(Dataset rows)
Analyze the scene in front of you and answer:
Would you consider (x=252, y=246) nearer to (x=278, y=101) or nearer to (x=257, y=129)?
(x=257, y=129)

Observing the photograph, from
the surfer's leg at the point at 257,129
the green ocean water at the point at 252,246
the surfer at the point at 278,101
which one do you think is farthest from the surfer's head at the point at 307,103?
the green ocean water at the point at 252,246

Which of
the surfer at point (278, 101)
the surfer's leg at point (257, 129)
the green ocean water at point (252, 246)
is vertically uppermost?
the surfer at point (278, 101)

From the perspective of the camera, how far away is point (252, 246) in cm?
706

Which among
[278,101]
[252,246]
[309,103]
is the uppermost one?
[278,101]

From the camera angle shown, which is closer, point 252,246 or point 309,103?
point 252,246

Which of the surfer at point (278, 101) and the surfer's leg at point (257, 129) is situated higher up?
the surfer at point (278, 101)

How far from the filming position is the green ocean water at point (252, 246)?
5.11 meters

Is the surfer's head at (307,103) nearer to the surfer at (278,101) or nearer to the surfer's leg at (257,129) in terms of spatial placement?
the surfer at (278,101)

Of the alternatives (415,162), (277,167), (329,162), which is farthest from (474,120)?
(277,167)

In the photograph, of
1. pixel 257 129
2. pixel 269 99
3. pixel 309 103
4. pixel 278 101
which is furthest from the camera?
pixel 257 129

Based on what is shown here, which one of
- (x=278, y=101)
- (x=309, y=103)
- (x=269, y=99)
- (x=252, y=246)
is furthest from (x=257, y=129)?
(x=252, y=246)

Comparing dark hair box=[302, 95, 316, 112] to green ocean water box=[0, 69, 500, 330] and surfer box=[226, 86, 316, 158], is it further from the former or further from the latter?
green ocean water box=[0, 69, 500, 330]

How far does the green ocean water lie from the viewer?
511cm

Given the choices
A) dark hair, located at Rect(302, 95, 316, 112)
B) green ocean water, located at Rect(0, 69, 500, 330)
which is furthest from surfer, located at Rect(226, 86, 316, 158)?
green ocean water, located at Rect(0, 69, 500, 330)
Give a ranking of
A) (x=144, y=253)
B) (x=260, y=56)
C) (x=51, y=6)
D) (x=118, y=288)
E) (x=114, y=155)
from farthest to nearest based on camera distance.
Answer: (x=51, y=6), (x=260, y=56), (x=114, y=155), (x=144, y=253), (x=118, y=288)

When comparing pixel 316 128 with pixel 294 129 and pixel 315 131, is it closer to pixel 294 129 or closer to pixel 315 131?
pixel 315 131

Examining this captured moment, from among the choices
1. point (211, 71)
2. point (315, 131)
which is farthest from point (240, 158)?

§ What you need to do
Can you repeat these records with every "surfer's head" changed to "surfer's face" and nothing else altered?

§ Complete response
Analyze the scene in front of you and answer:
Would you consider (x=252, y=246) nearer to (x=278, y=101) or nearer to (x=257, y=129)?
(x=257, y=129)

Observing the photograph, from
the surfer's leg at the point at 257,129
the green ocean water at the point at 252,246
the surfer at the point at 278,101
which one do you think is farthest from the surfer's face at the point at 307,103?
the green ocean water at the point at 252,246

Which of
the surfer at point (278, 101)
the surfer's leg at point (257, 129)
the green ocean water at point (252, 246)
is vertically uppermost?
the surfer at point (278, 101)

From the perspective of the camera, how far away is point (252, 246) in cm?
706

Which among
[278,101]
[252,246]
[309,103]
is the uppermost one?
[278,101]

From the camera angle shown, which is closer, point 252,246 or point 309,103?
point 252,246

Which of the surfer at point (278, 101) and the surfer's leg at point (257, 129) is situated higher up?
the surfer at point (278, 101)

How far from the filming position is the green ocean water at point (252, 246)?
5.11 meters

Is the surfer's face at (307,103) nearer to the surfer at (278,101) or nearer to the surfer's leg at (257,129) in terms of spatial placement?
the surfer at (278,101)

Of the alternatives (415,162), (277,167), (329,162), which is farthest from (474,120)?
(277,167)

In the photograph, of
1. pixel 257 129
2. pixel 269 99
3. pixel 309 103
4. pixel 278 101
which is furthest from the camera?
pixel 257 129

Based on what is shown here, which one of
- (x=278, y=101)
- (x=309, y=103)
- (x=269, y=99)
- (x=252, y=246)
is furthest from (x=257, y=129)?
(x=252, y=246)

Comparing dark hair box=[302, 95, 316, 112] to green ocean water box=[0, 69, 500, 330] and surfer box=[226, 86, 316, 158], is it further from the former or further from the latter?
green ocean water box=[0, 69, 500, 330]

How far does the green ocean water lie from the viewer?
511cm

Given the choices
A) dark hair, located at Rect(302, 95, 316, 112)
B) green ocean water, located at Rect(0, 69, 500, 330)
which is furthest from surfer, located at Rect(226, 86, 316, 158)?
green ocean water, located at Rect(0, 69, 500, 330)
Give a ranking of
A) (x=144, y=253)
B) (x=260, y=56)
C) (x=51, y=6)
D) (x=118, y=288)
E) (x=114, y=155)
from farthest to nearest based on camera distance.
Answer: (x=51, y=6), (x=260, y=56), (x=114, y=155), (x=144, y=253), (x=118, y=288)

When comparing pixel 316 128 with pixel 294 129 and pixel 315 131, is it closer to pixel 294 129 or closer to pixel 315 131?
pixel 315 131

Examining this captured moment, from among the choices
1. point (211, 71)
2. point (315, 131)
which is farthest from point (240, 158)?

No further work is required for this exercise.